TomekUndersampler

Initiate a tomek undersampling model with the given hyper-parameters.

TomekUndersampler

A model type for constructing a tomek undersampler, based on Imbalance.jl, and implementing the MLJ model interface.

From MLJ, the type can be imported using

TomekUndersampler = @load TomekUndersampler pkg=Imbalance

Do model = TomekUndersampler() to construct an instance with default hyper-parameters. Provide keyword arguments to override hyper-parameter defaults, as in TomekUndersampler(min_ratios=...).

TomekUndersampler undersamples by removing any point that is part of a tomek link in the data. As defined in, Ivan Tomek. Two modifications of cnn. IEEE Trans. Systems, Man and Cybernetics, 6:769–772, 1976.

Training data

In MLJ or MLJBase, wrap the model in a machine by mach = machine(model)

There is no need to provide any data here because the model is a static transformer.

Likewise, there is no need to fit!(mach).

For default values of the hyper-parameters, model can be constructed by model = TomekUndersampler()

Hyperparameters

  • min_ratios=1.0: A parameter that controls the maximum amount of undersampling to be done for each class. If this algorithm cleans the data to an extent that this is violated, some of the cleaned points will be revived randomly so that it is satisfied.

    • Can be a float and in this case each class will be at most undersampled to the size of the minority class times the float. By default, all classes are undersampled to the size of the minority class
    • Can be a dictionary mapping each class label to the float minimum ratio for that class
  • force_min_ratios=false: If true, and this algorithm cleans the data such that the ratios for each class exceed those specified in min_ratios then further undersampling will be perform so that the final ratios are equal to min_ratios.

**INFORMATION**
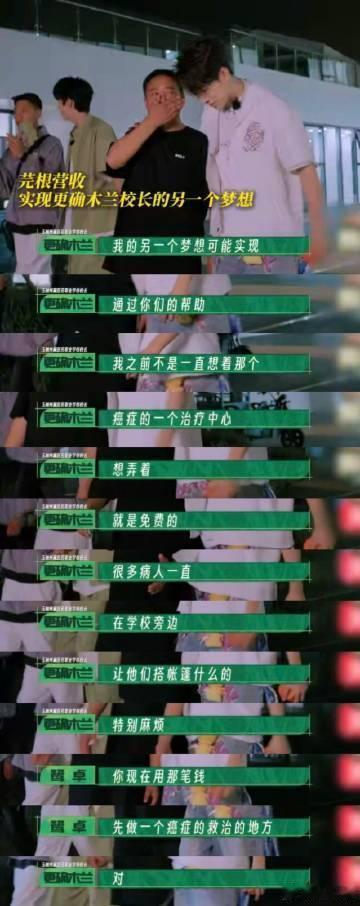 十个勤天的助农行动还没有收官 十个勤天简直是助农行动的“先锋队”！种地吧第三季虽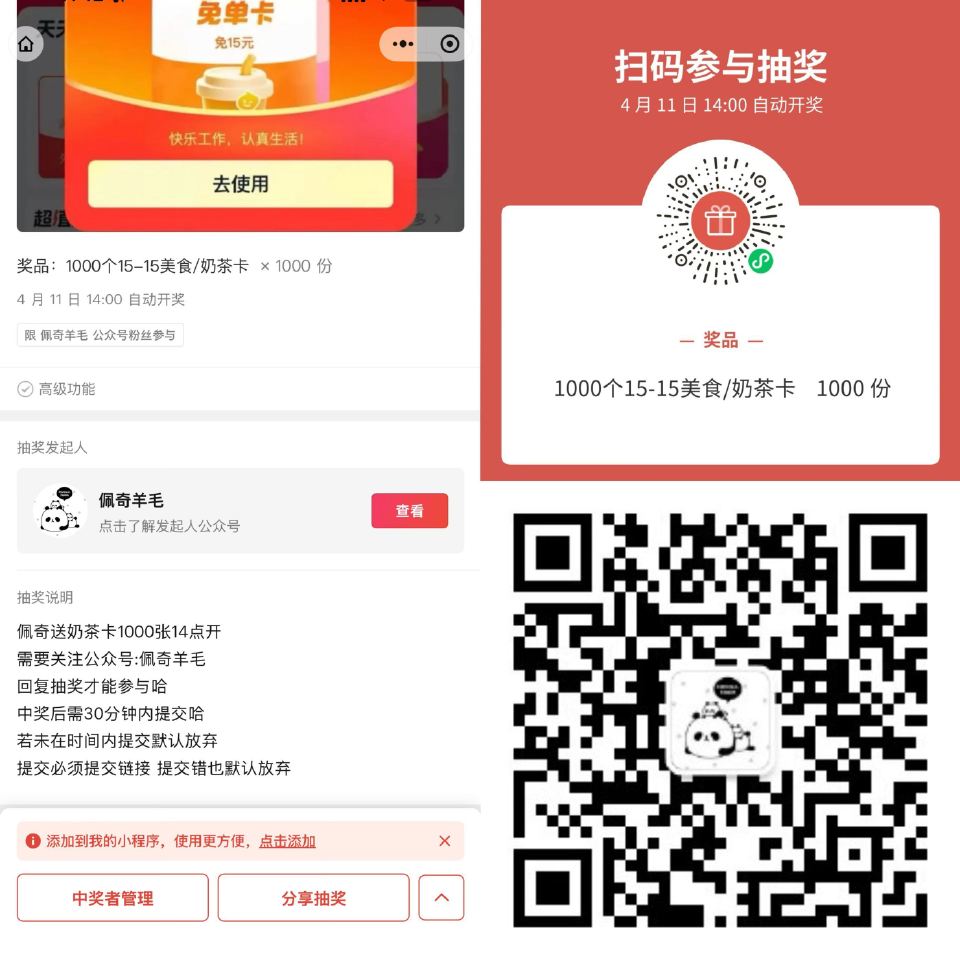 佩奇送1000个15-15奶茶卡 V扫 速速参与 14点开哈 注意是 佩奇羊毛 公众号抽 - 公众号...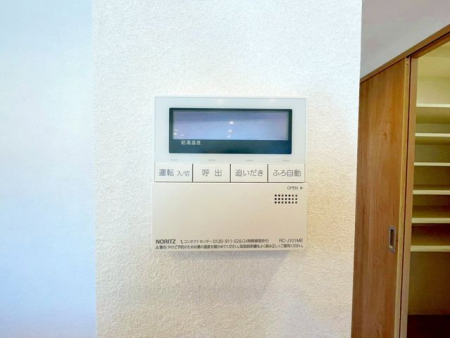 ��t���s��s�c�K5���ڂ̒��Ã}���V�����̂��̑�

---

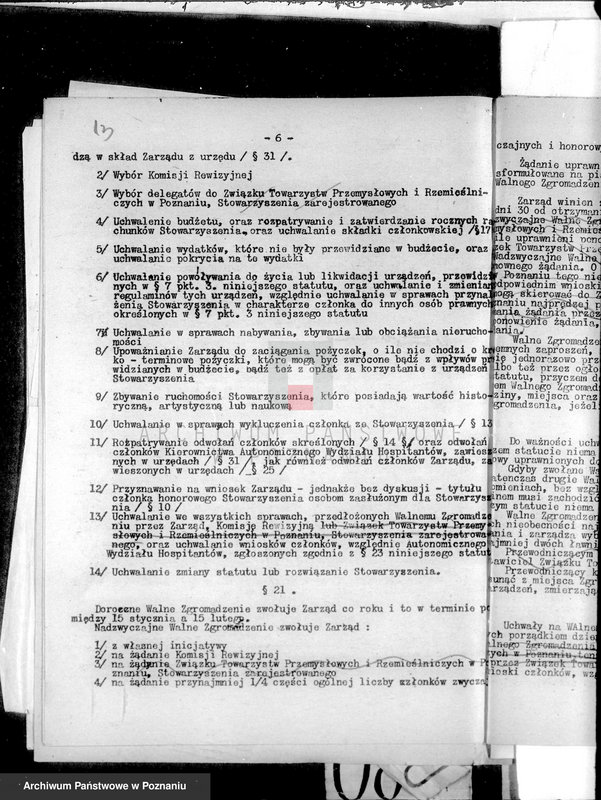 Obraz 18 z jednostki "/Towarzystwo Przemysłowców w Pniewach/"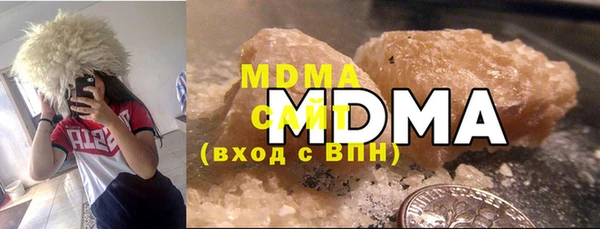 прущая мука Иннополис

**TASK 1**
Retype the passage of the TomekUndersampler documentation that begins at the words "Do model = TomekUndersampler()" and stops after "mach = machine(model)".
**TASK 2**
According to the TomekUndersampler documentation, why is no data needed when wrapping the model in a machine?

**ANSWER 1**
Do model = TomekUndersampler() to construct an instance with default hyper-parameters. Provide keyword arguments to override hyper-parameter defaults, as in TomekUndersampler(min_ratios=...).

TomekUndersampler undersamples by removing any point that is part of a tomek link in the data. As defined in, Ivan Tomek. Two modifications of cnn. IEEE Trans. Systems, Man and Cybernetics, 6:769–772, 1976.

Training data

In MLJ or MLJBase, wrap the model in a machine by mach = machine(model)

**ANSWER 2**
Because the model is a static transformer.